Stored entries
★ ★ ★ ★ ★ ★ ★
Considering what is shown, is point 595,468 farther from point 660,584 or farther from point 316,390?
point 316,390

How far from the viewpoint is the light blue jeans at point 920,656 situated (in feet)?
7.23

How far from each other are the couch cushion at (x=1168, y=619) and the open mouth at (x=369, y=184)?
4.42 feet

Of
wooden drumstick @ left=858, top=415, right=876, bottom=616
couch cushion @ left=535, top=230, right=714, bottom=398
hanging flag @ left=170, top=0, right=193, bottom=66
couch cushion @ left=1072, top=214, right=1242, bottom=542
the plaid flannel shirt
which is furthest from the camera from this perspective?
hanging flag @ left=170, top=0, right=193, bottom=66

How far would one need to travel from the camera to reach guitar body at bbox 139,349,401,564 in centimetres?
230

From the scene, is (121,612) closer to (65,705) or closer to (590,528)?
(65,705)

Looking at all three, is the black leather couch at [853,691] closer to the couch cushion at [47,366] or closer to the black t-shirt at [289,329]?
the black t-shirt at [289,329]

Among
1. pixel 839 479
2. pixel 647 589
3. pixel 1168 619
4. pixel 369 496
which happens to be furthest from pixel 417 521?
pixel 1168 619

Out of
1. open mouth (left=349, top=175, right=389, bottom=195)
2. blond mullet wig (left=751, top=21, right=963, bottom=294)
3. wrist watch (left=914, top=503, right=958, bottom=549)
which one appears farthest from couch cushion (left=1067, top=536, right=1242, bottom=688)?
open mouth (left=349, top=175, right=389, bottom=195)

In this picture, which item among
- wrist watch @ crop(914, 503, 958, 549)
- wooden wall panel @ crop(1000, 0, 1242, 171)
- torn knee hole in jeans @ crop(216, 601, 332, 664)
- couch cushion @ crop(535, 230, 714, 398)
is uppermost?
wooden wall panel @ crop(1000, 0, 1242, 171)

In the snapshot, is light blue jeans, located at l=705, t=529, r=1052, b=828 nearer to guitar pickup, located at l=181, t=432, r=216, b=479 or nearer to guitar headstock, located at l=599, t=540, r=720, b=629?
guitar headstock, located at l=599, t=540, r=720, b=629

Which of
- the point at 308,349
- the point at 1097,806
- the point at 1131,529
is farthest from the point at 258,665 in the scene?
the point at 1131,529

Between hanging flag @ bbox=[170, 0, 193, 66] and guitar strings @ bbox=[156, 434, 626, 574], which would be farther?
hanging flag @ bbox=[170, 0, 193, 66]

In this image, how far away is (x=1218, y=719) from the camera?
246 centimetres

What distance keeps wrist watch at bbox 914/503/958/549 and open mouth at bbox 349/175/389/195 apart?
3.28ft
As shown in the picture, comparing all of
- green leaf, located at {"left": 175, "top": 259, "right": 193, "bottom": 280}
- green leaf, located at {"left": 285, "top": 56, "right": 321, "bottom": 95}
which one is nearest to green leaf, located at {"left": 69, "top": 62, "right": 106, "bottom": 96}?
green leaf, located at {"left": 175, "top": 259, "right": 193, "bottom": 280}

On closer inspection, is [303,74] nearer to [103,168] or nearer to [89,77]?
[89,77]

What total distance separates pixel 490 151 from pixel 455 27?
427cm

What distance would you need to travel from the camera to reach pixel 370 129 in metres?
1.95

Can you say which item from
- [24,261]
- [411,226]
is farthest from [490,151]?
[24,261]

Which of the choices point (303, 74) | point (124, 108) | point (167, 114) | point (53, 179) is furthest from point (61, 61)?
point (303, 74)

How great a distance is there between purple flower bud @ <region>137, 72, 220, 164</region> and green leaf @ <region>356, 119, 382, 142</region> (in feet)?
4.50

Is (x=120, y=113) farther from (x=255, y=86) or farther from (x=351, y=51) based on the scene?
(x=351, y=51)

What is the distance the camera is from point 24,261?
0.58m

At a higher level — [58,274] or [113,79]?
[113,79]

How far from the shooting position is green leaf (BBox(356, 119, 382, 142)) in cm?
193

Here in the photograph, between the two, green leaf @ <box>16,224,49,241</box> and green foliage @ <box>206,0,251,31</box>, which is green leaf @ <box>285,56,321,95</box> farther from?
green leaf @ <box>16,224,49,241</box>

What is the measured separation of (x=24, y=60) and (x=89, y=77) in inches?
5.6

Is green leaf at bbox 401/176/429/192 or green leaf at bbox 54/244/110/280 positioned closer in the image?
★ ★ ★ ★ ★ ★ ★
WHAT TO DO
Rewrite every line of the records above as a numbered list, omitting the blank lines.

PROBLEM SOLUTION
1. Considering what is shown, is point 595,468 farther from point 660,584 or farther from point 316,390?
2. point 316,390
3. How far from the viewpoint is the light blue jeans at point 920,656 situated (in feet)?
4. 7.23
5. How far from each other are the couch cushion at (x=1168, y=619) and the open mouth at (x=369, y=184)?
6. 4.42 feet
7. Of
8. wooden drumstick @ left=858, top=415, right=876, bottom=616
9. couch cushion @ left=535, top=230, right=714, bottom=398
10. hanging flag @ left=170, top=0, right=193, bottom=66
11. couch cushion @ left=1072, top=214, right=1242, bottom=542
12. the plaid flannel shirt
13. which is furthest from the camera from this perspective?
14. hanging flag @ left=170, top=0, right=193, bottom=66
15. How far would one need to travel from the camera to reach guitar body at bbox 139,349,401,564 in centimetres?
16. 230
17. From the scene, is (121,612) closer to (65,705) or closer to (590,528)?
18. (65,705)
19. Looking at all three, is the black leather couch at [853,691] closer to the couch cushion at [47,366] or closer to the black t-shirt at [289,329]?
20. the black t-shirt at [289,329]
21. Among
22. 1. pixel 839 479
23. 2. pixel 647 589
24. 3. pixel 1168 619
25. 4. pixel 369 496
26. which happens to be furthest from pixel 417 521?
27. pixel 1168 619
28. Out of
29. 1. open mouth (left=349, top=175, right=389, bottom=195)
30. 2. blond mullet wig (left=751, top=21, right=963, bottom=294)
31. 3. wrist watch (left=914, top=503, right=958, bottom=549)
32. which one appears farthest from couch cushion (left=1067, top=536, right=1242, bottom=688)?
33. open mouth (left=349, top=175, right=389, bottom=195)
34. In this picture, which item among
35. - wrist watch @ crop(914, 503, 958, 549)
36. - wooden wall panel @ crop(1000, 0, 1242, 171)
37. - torn knee hole in jeans @ crop(216, 601, 332, 664)
38. - couch cushion @ crop(535, 230, 714, 398)
39. is uppermost?
40. wooden wall panel @ crop(1000, 0, 1242, 171)
41. In the snapshot, is light blue jeans, located at l=705, t=529, r=1052, b=828 nearer to guitar pickup, located at l=181, t=432, r=216, b=479 or nearer to guitar headstock, located at l=599, t=540, r=720, b=629?
42. guitar headstock, located at l=599, t=540, r=720, b=629
43. Which of
44. - the point at 308,349
45. - the point at 1097,806
46. - the point at 1131,529
47. is farthest from the point at 258,665 in the scene?
48. the point at 1131,529
49. Between hanging flag @ bbox=[170, 0, 193, 66] and guitar strings @ bbox=[156, 434, 626, 574], which would be farther?
50. hanging flag @ bbox=[170, 0, 193, 66]
51. In this image, how far away is (x=1218, y=719) from the camera?
52. 246 centimetres
53. What distance keeps wrist watch at bbox 914/503/958/549 and open mouth at bbox 349/175/389/195 apart?
54. 3.28ft
55. As shown in the picture, comparing all of
56. - green leaf, located at {"left": 175, "top": 259, "right": 193, "bottom": 280}
57. - green leaf, located at {"left": 285, "top": 56, "right": 321, "bottom": 95}
58. which one is nearest to green leaf, located at {"left": 69, "top": 62, "right": 106, "bottom": 96}?
59. green leaf, located at {"left": 175, "top": 259, "right": 193, "bottom": 280}
60. On closer inspection, is [303,74] nearer to [103,168] or nearer to [89,77]?
61. [89,77]
62. What total distance separates pixel 490 151 from pixel 455 27?
63. 427cm
64. What distance would you need to travel from the camera to reach pixel 370 129 in metres?
65. 1.95
66. Can you say which item from
67. - [24,261]
68. - [411,226]
69. is farthest from [490,151]?
70. [24,261]
71. Which of the choices point (303, 74) | point (124, 108) | point (167, 114) | point (53, 179) is furthest from point (61, 61)?
72. point (303, 74)
73. How great a distance is there between purple flower bud @ <region>137, 72, 220, 164</region> and green leaf @ <region>356, 119, 382, 142</region> (in feet)?
74. 4.50
75. Is (x=120, y=113) farther from (x=255, y=86) or farther from (x=351, y=51) based on the scene?
76. (x=351, y=51)
77. What is the distance the camera is from point 24,261?
78. 0.58m
79. At a higher level — [58,274] or [113,79]?
80. [113,79]
81. How far from the shooting position is green leaf (BBox(356, 119, 382, 142)) in cm?
82. 193
83. Here in the photograph, between the two, green leaf @ <box>16,224,49,241</box> and green foliage @ <box>206,0,251,31</box>, which is green leaf @ <box>285,56,321,95</box> farther from?
84. green leaf @ <box>16,224,49,241</box>
85. What is the measured separation of (x=24, y=60) and (x=89, y=77) in inches?
86. 5.6
87. Is green leaf at bbox 401/176/429/192 or green leaf at bbox 54/244/110/280 positioned closer in the image?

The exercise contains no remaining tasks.